The trade group has worked steadily to block microstamping bills,
spending $70,200 in lobbying expenses in New York in the first six
months of 2010 to thwart an earlier version of the legislation, which
was strongly backed by Mayor Michael R. Bloomberg. The N.R.A. spent
$80,219 lobbying against gun control bills in the same period that year.
The bill died in the State Senate.
Colin Weaver, deputy executive director of New Yorkers Against Gun Violence,
said microstamping was needed because the difficulty of tracing
firearms made gun crimes more difficult to solve than crimes that did
not involve guns. An analysis by his organization found that from 2007
to 2009 in New York State, for example, 48.5 percent of aggravated
assaults involving a firearm were solved, compared with 67.6 percent of
aggravated assaults that did not involve guns.
For his part, Mr.

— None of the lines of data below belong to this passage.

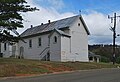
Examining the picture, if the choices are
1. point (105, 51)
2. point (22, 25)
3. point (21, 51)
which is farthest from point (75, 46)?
point (105, 51)

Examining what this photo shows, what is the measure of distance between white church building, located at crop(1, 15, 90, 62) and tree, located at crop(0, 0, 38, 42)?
45.2 ft

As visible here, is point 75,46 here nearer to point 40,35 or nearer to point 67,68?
point 40,35

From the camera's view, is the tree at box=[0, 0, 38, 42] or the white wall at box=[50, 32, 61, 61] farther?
the white wall at box=[50, 32, 61, 61]

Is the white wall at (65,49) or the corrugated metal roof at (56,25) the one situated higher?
the corrugated metal roof at (56,25)

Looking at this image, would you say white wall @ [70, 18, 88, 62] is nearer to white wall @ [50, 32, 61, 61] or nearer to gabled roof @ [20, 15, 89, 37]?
gabled roof @ [20, 15, 89, 37]

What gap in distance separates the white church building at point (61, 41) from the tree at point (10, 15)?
1379cm

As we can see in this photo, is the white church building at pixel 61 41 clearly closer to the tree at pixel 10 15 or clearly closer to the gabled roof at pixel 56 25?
the gabled roof at pixel 56 25

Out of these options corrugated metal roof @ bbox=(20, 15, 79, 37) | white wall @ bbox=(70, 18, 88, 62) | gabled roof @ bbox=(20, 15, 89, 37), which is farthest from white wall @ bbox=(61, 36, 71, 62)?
corrugated metal roof @ bbox=(20, 15, 79, 37)

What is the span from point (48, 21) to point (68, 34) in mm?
9933

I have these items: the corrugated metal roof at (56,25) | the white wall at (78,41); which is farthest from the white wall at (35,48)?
the white wall at (78,41)

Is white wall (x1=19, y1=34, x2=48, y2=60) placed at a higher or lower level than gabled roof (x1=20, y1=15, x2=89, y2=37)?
lower

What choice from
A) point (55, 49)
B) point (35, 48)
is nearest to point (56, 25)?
point (55, 49)

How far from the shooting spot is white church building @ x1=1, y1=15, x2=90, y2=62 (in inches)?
2003

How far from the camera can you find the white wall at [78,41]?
5278 cm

Lizotte said microstamping had nothing to do with gun rights.
“I’m a Second Amendment guy,” he said, adding that he is a member of the
N.R.A. “I just want to be part of the solution of protecting rights,
because every time something bad happens with a firearm, my rights get
curtailed.”
This article has been revised to reflect the following correction:
Correction: June 16, 2012
An article on Wednesday about laser technology used to engrave a microscopic numeric code on the firing pin and breech face of a firearm that is then transferred to ammunition described incorrectly the way in which a stamped code appears after the gun is fired. It is imprinted on the shell casing and on the primer, not just on the casing. A picture caption also described incorrectly the transfer of the numeric code from the firing pin. It is transferred to the primer, not to the casing.
Correction: June 16, 2012
An article on Wednesday about laser technology used to engrave a microscopic numeric code on the firing pin and breech face of a firearm that is then transferred to ammunition described incorrectly the way in which a stamped code appears after the gun is fired. It is imprinted on the shell casing and on the primer, not just on the casing. A picture caption also described incorrectly the transfer of the numeric code from the firing pin. It is transferred to the primer, not to the casing.